→ Exercice écrit
Transcrivez mot pour mot le passage de l'entretien sur le tournage à Strasbourg, en commençant par « Cité des écrivains, hôpital » et en poursuivant jusqu'à « vivant à Hautepierre. » inclus.

→ Texte source
#####
Cité des écrivains, hôpital de Hautepierre, conseil municipal de Schiltigheim, cour d’appel de Colmar… La capitale alsacienne et le reste de la région ont servi de décor au long-métrage Avant que les flammes ne s’éteignent du réalisateur et scénariste Mehdi Fikri. Le film raconte la vie bouleversée d’une famille endeuillée par des violences policières ayant entrainé la mort de Karim, un jeune homme de 25 ans vivant à Hautepierre.

Mehdi Fikri, ex-journaliste du service police-justice du journal L’Humanité, réalisateur et scénariste du film Avant les flammes ne s’éteignent. Photo : Vincent Tchymedian

Rue89 Strasbourg : Pourquoi avoir choisi Strasbourg pour tourner un film sur une histoire de violences policières ? 

Mehdi Fikri : Pour le tournage à Strasbourg, il y a d’abord eu une nécessité. On a tourné avec le soutien de la Région Grand Est et de l’Eurométropole de Strasbourg. Mais c’est une contrainte que j’ai embrassée à 200%. J’ai voulu ancrer le film à Strasbourg.

L’esthétique froide de Strasbourg

J’aime beaucoup le cinéma politique britannique, celui de Ken Loach, ou celui de Paul Greengrass avec Bloody Sunday. Cette esthétique froide, qu’on retrouve dans Hunger de Steeve McQueen, a marqué mon imaginaire du cinéma. On a tourné le film en novembre-décembre 2022 et j’ai eu l’impression de retrouver cette esthétique à Strasbourg. Il y avait cette atmosphère hivernale du ciel alsacien et la configuration spécifique des cités qu’on retrouve dans les plans séquence sur des grandes barres d’immeubles. Ça m’a permis de me détacher du socle documentaire pour aller vers la fiction.

Quels sont les lieux strasbourgeois qui vous ont marqué pendant le tournage ?
#####
→ Données disponibles
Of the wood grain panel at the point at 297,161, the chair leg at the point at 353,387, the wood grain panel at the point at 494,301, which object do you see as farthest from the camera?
#####
→ Réponse écrite
Cité des écrivains, hôpital de Hautepierre, conseil municipal de Schiltigheim, cour d’appel de Colmar… La capitale alsacienne et le reste de la région ont servi de décor au long-métrage Avant que les flammes ne s’éteignent du réalisateur et scénariste Mehdi Fikri. Le film raconte la vie bouleversée d’une famille endeuillée par des violences policières ayant entrainé la mort de Karim, un jeune homme de 25 ans vivant à Hautepierre.